This Jonah promptly did. Yet an unexpected thing happened. In an age when bearers of such gloomy tidings were regularly ignored, scorned, persecuted, and even killed, the people of Nineveh listened to Jonah and repented of their wickedness. Seeing this, God changed his mind about destroying the city, and instead spared it and its 120,000 inhabitants. Amazingly, this sign of mercy enraged the prophet, who huffed off into the wilderness, grousing about his ill use by his Lord and asserting, like some sulky teenager, that he wished he were dead.

In his sermon, Bishop Lewis spoke of this story as a cautionary tale for all of us who resist a divine leading, then relent and follow it, only to complain when it doesn't lead us where we expected. He said that Jonah's mistake was to cast God in his own image, and then to get upset when that image failed to comport with the reality of God's love. The story of Jonah, according to Bishop Lewis, is an illustration of God's capacity to change his mind, time and time again, because he can't help but love us.

It was an affecting sermon, especially since ancient Nineveh lay just across the river from what is now Mosul, in the country that we know as Iraq. I got the sense that Bishop Lewis identified to some degree with the truculent Hebrew prophet who was called to preach in a troubled land.

Following the celebration of the Eucharist, a few of us gathered, as we do every Tuesday, for centering prayer. Bishop Sutton talked about what St. Teresa of Avila called the "consolations" of prayer, those experiences in which the contemplative feels herself particularly close to God, when everything seems charged with the divine mystery. Yet even these positive experiences, she warned, can prove dangerous and unproductive if we cling to them, if having them is the reason that we engage in contemplative prayer.

Someone asked, what is the point of meditative practice, if not to have these experiences? Bishop Sutton replied that the point of prayer is not having an experience or receiving a reward, but entering into a relationship. He compared to an adult child who visits his mother; the son doesn't expect his mother to give him anything, necessarily, but visits her out of love, simply to be in a relationship with her. If we cling to specific types of experiences in prayer, he explained, then when we stop having them, we think that God has abandoned us, or that we're doing something wrong.

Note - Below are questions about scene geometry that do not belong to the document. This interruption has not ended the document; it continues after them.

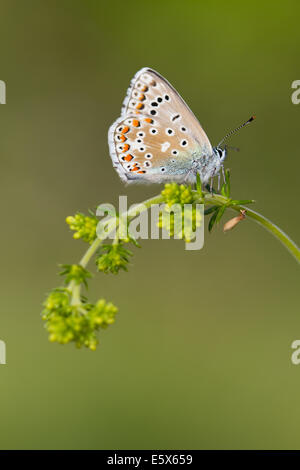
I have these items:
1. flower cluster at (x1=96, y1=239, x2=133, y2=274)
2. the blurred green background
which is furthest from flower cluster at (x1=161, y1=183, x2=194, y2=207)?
the blurred green background

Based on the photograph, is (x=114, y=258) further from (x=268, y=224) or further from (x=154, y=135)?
(x=154, y=135)

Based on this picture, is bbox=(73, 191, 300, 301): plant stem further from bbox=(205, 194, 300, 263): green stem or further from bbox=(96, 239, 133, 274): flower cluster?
bbox=(96, 239, 133, 274): flower cluster

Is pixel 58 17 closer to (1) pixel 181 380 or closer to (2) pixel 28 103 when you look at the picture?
(2) pixel 28 103

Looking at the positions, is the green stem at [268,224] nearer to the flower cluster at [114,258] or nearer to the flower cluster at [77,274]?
the flower cluster at [114,258]

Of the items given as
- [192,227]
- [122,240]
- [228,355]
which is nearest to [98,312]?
[122,240]

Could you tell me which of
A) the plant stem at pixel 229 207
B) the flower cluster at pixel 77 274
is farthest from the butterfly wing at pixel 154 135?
the flower cluster at pixel 77 274

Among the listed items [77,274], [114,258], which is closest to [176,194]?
[114,258]
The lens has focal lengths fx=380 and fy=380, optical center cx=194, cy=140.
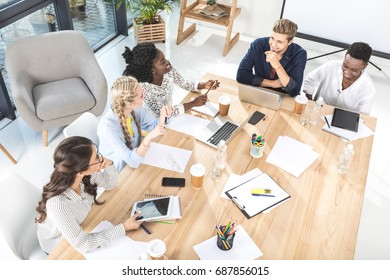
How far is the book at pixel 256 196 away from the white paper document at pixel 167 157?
0.35 meters

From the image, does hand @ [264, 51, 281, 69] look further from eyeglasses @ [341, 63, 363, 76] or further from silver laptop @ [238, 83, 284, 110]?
eyeglasses @ [341, 63, 363, 76]

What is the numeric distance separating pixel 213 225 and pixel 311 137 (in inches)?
39.1

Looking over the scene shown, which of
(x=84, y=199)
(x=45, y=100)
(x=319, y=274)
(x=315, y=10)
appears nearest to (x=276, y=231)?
(x=319, y=274)

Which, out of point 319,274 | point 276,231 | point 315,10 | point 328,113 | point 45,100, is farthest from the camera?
point 315,10

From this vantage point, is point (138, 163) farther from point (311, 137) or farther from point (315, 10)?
point (315, 10)

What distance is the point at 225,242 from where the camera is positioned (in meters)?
1.81

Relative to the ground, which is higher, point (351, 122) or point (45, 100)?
point (351, 122)

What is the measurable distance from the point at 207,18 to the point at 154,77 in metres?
2.20

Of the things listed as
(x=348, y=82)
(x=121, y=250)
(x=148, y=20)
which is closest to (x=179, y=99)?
(x=148, y=20)

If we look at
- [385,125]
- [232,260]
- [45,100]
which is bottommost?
[385,125]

As the Quakers say, that spoke to my condition. One of the biggest impediments to my meditative practice over the years has been a desire to return to "peak experiences" of the kind described by Maslow. When they've eluded me, as they so often do, it's easy for me to let the practice fall away. But Bishop Sutton compared a regular practice to a marriage, in which the euphoric highs of the honeymoon period invariably fade, but can, in the best of circumstances, be replaced by something deeper, richer, and more enduring.

Like Bishop Lewis' message about Jonah, Bishop Sutton's remarks about centering prayer were, in the end, about love.

Love is hard.

1 comments:

  1. Ah, so here's where you've gone!

    There's a great story that Kathleen Norris quotes in Amazing Grace, where a minister poses the question, "Why do we come to church?" Before you read on, you think he'll say something that addresses the needs of the person deciding to attend church: for a sense of peace, or community, or to feel Divine love. But the minister answers the question this way: "Because someone may need to see me there."
    I've been tremendously comforted by the presence in meeting of people with whom I've never really spoken. I'm sure they have no idea that their presence matters to me. So even on days that I'd rather stay home on the couch with the cat, I get myself to meeting. Someone probably needs to see me there, even if I am unaware of their need.